Сзади трибуны, на скамейках, сидели приглашенные: гости, семьи начсостава, рабочие-строители. В переднем ряду находился Ничах. Рядом с ним — Силыч со своей семьей. Тут же Бурцев с женой, рыбаки из соседних колхозов.
— Не узнаю Петеньку, не узнаю… — говорила Пелагея. Она протиснулась вперед и долго, не отрываясь, глядела на колонну красноармейцев. — Да где же он? — приставала она к Силычу, и тот гордо пояснял:
— Во втором ряду! Слева третий, чуть фуражка набекрень. Выше всех голову держит.
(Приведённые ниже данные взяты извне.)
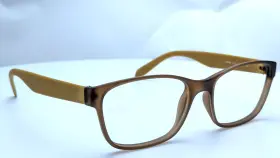 Ck5890 Calvin Klein 210 Brown Rectangle Mens Eyeglasses 53mm Italy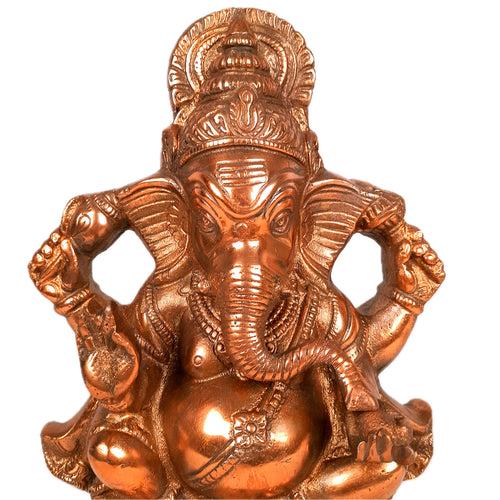 Ganesh Statue | Lord Ganesha Idol - for Home, Puja, Living Room, Entrance & Office Decor | Antique Idol for Religious & Spiritual Decor - 13 Inch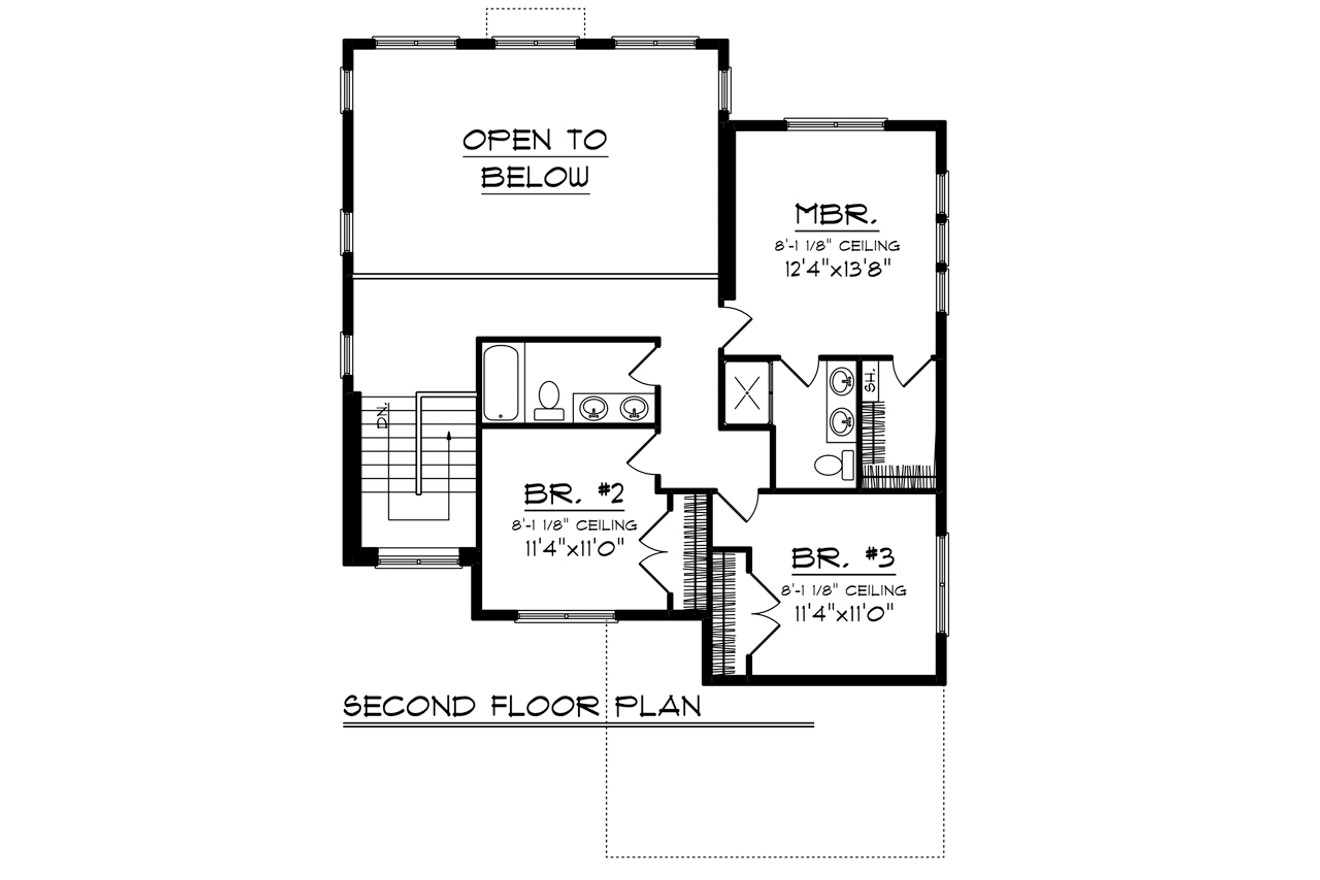 Secondary Image - Craftsman House Plan - 11895 - 2nd Floor Plan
— Петруша-а, милый! — вскрикивала она.
Силыч сердито взглядывал на жену, но заметив на ее лице слезы, шептал:
— Чего разревелась? — и чувствовал сам, как по щекам его сбегают теплые слезы.
— Расстроила и меня-то, старая, — дружелюбно ворчал он и повторял вместе с бойцами простые, но могучие слова:
— Я, сын трудового народа…
Пелагея в волнении тянулась рукой к Артему, прижимала сына к себе. — Брат-то, брат-то какой у тебя красавец…
А Мартьянов читал присягу. Голос его звучал спокойно, уверенно. Каждое слово слышалось отчетливо и звонко. Силыч смотрел на застывшие ровные шеренги бойцов, на винтовки и отливающие сталью штыки, устремленные на восток, смотрел и думал, как величественна и сильна теперь Красная Армия.